7. Love Is a Concern for the Good of Another. “If anyone has material possessions and sees his brother in need but has no pity on him, how can the love of God be in him?” (I John 3:17). Love is looking after the needs of the other, over our own needs. “Husbands ought to love their wives as their own bodies. …no one ever hated his own body but he feeds and cares for it” (Eph. 5:28-29). And sometimes looking out for the good of another requires speaking hard words and doing hard things.

8. Love Is a Gift Given to the One Loved. Loved is not earned by the other. It is not deserved. It is a gift given by the one who loves. It does not depend on the worthiness of the one loved. “This is love: not that we loved God but that he loved us… We love because He first loved us” (I John 4:10,19).

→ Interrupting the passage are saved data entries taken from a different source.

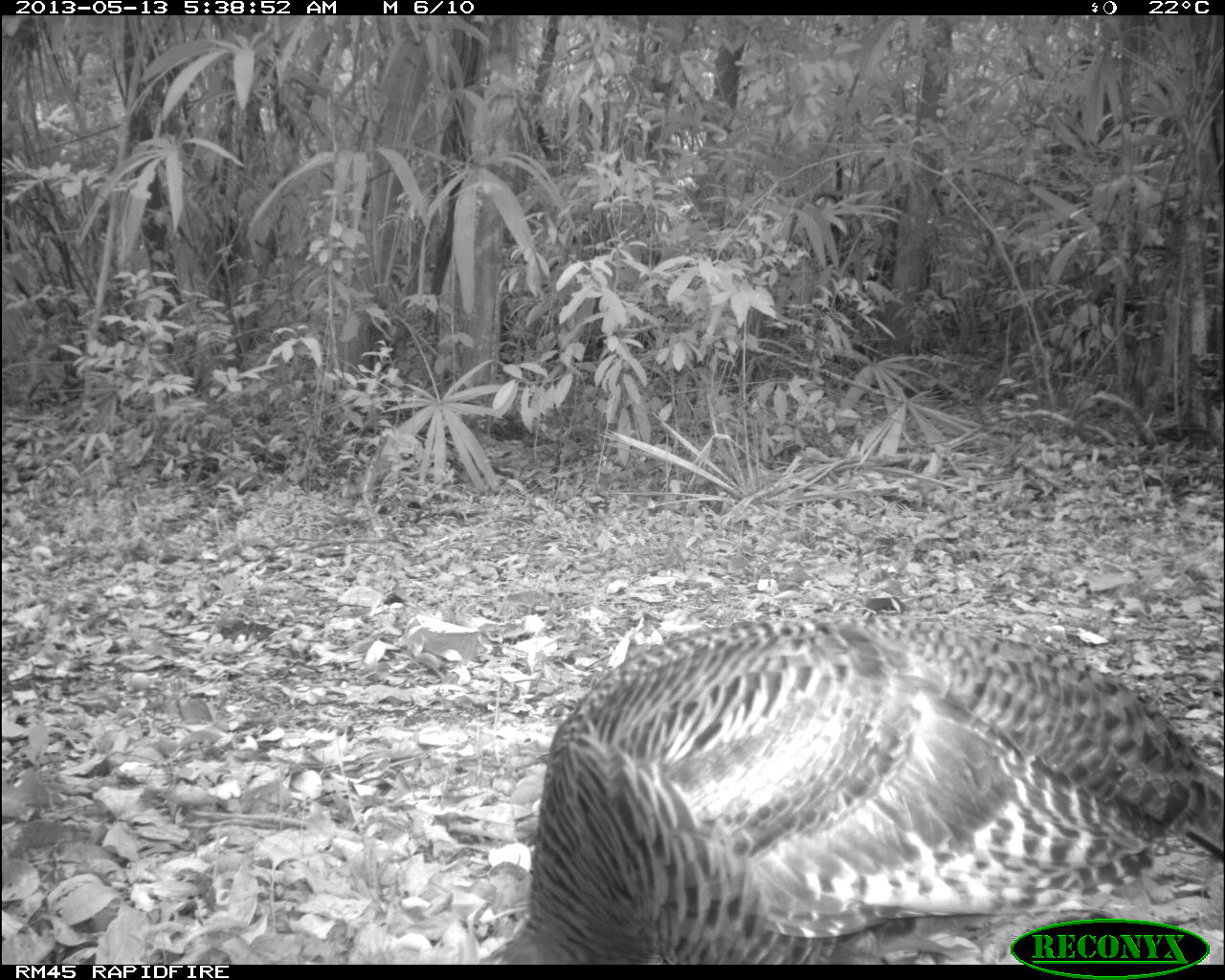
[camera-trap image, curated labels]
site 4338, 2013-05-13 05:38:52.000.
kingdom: Animalia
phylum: Chordata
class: Aves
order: Galliformes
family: Phasianidae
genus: Meleagris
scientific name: Meleagris ocellata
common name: ocellated turkey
Meleagris ocellata (ocellated turkey), count 1, sex female.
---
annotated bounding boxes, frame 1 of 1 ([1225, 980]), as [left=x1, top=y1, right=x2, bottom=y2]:
meleagris ocellata: [left=474, top=620, right=1223, bottom=964]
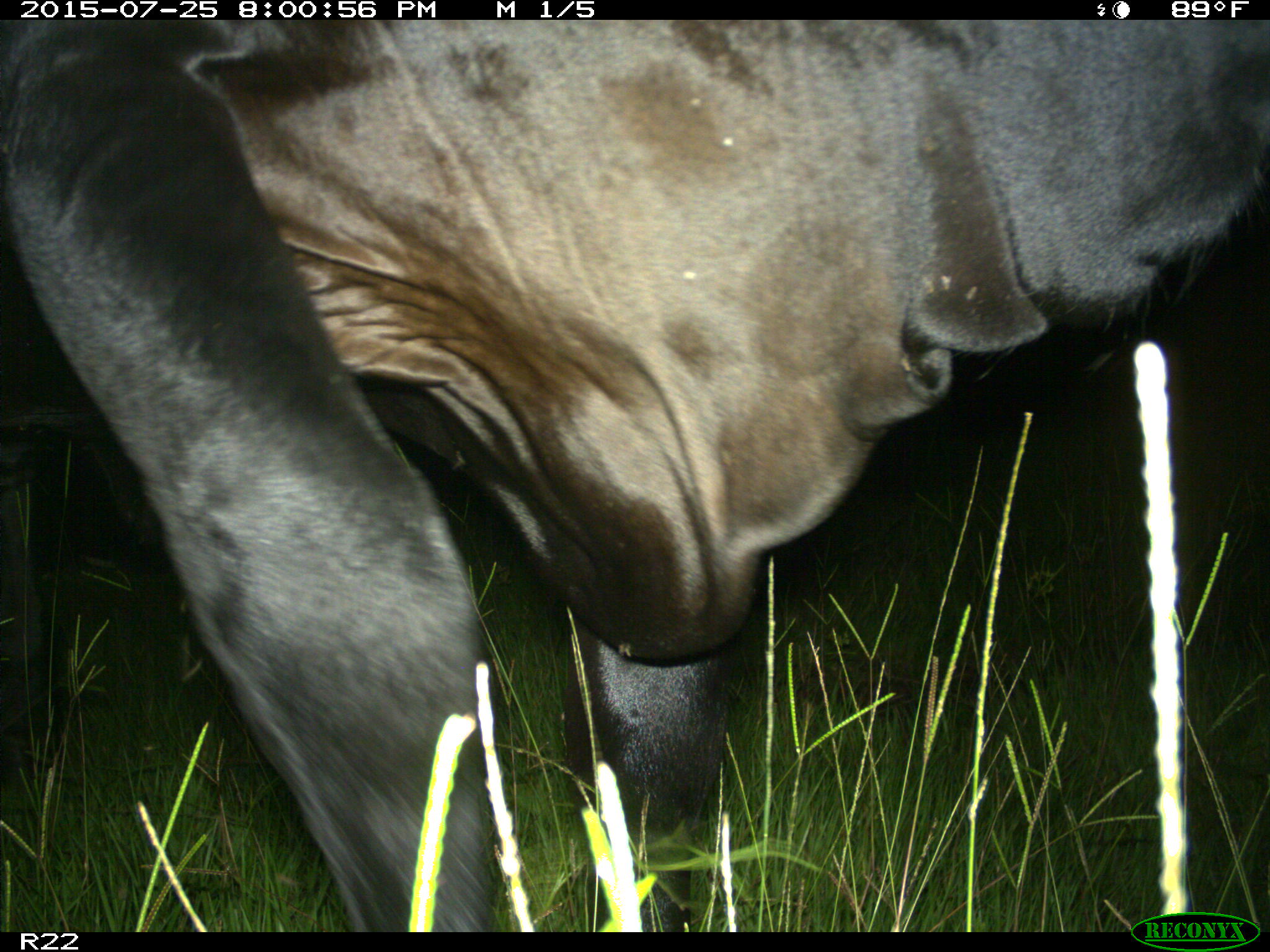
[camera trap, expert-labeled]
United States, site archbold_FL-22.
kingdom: Animalia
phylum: Chordata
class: Mammalia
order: Artiodactyla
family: Bovidae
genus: Bos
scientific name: Bos taurus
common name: domestic cow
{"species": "Bos taurus (domestic cow)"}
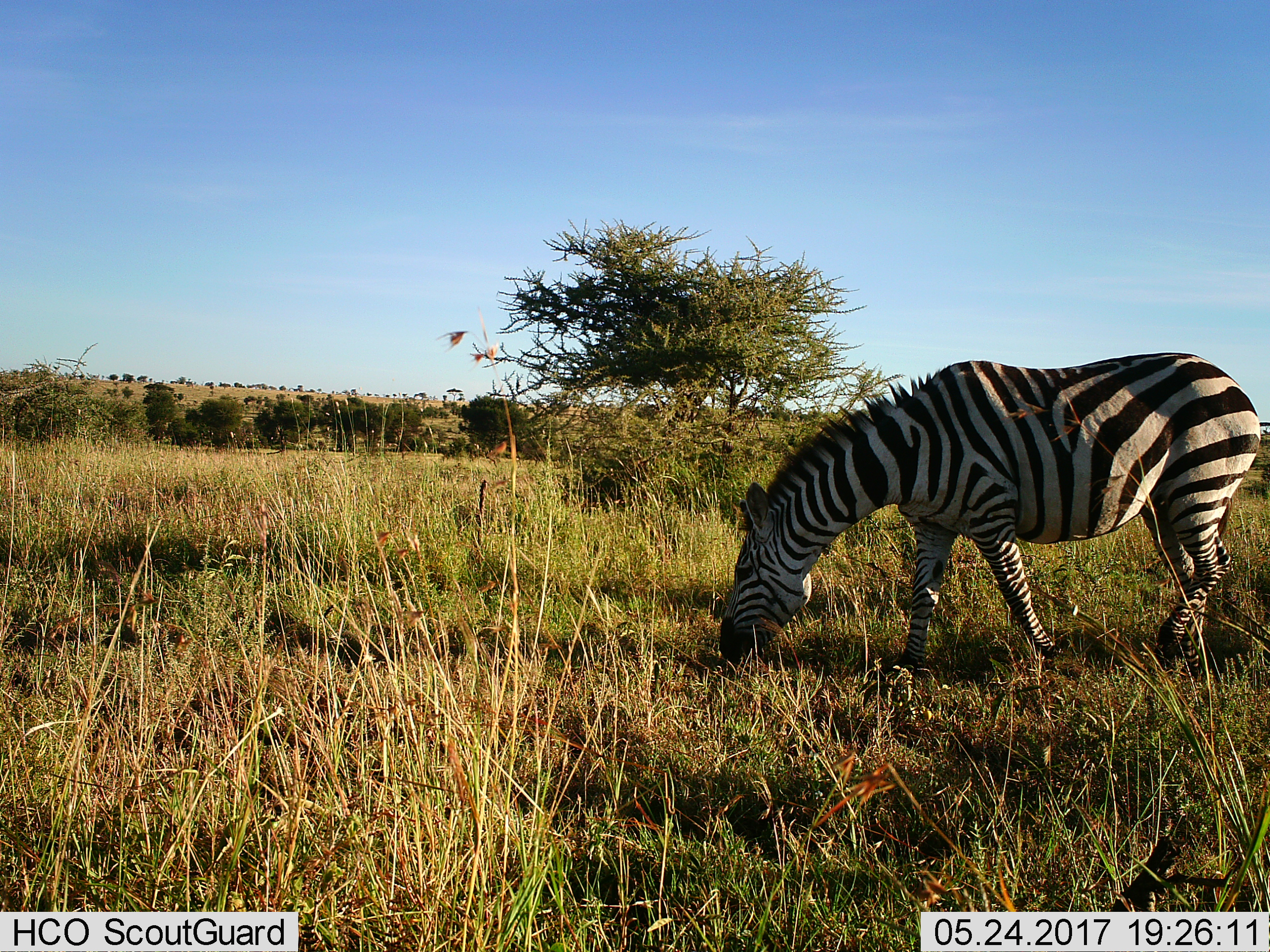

9. Love Is a Self-Giving. "Husbands, love your wives, just as Christ loved the church and gave Himself up for her" (Eph. 5). “Do nothing out of selfish ambition… but in humility consider others better than yourselves” (Phil. 2:3). Love means giving up self for the other. It means sacrificing yourself – your needs, your desires, your happiness, your stuff, your time, maybe even your life – for the other.

10. Love Is Jesus Christ Crucified. "This is how we know what love is: Jesus Christ laid down his life for us" ( I John 3:16). We were unlovable, sinners in rebellion against God. But, in love, Jesus Christ was crucified so that we could be forgiven. And this is the model, the very definition, of what our love for each other should be.